* Image-caption web data

*-*-*

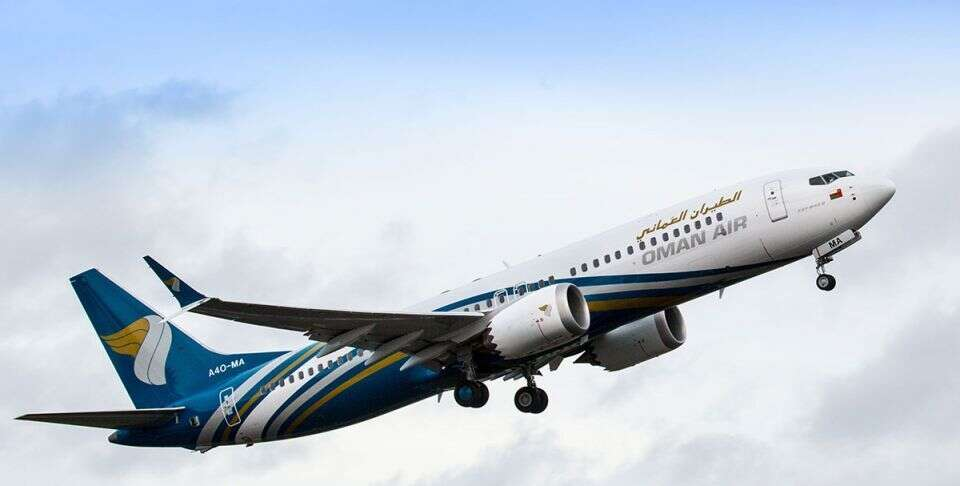 Boeing 737 Max grounding: Oman Air cancels hundreds of flights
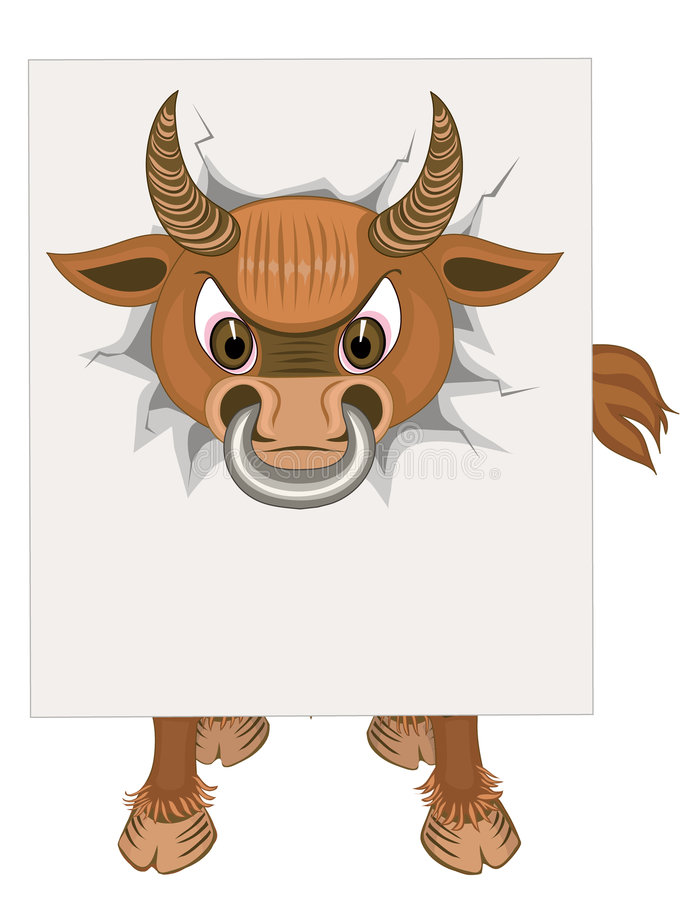 Download Bull with blank paper stock vector. Image of asunder, paper - 5996875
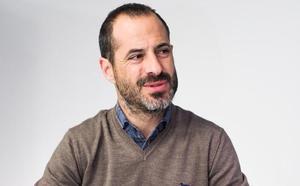 «Siero no jugó un papel protagonista, ni el que le correspondía en Asturias»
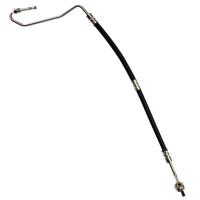 Power steering hoses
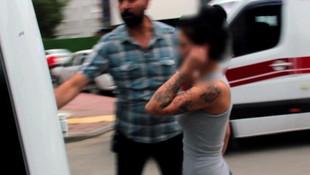 Kiracı kadın tabancayla apartman yöneticisini vurdu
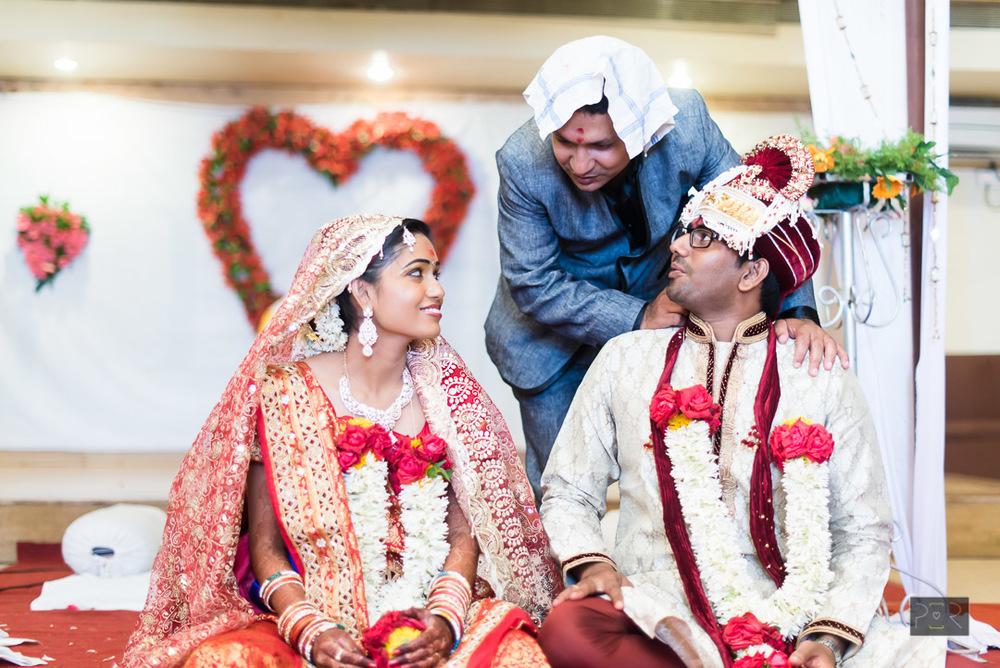 Ajay + Manisha - Wedding -92.jpg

*-*-*

* What the task asks
Copy out only the lines from the one containing "Download Bull with" to the end of the entries, unchanged. Drop the pictures.

* Result below
 Download Bull with blank paper stock vector. Image of asunder, paper - 5996875
 «Siero no jugó un papel protagonista, ni el que le correspondía en Asturias»
 Power steering hoses
 Kiracı kadın tabancayla apartman yöneticisini vurdu
 Ajay + Manisha - Wedding -92.jpg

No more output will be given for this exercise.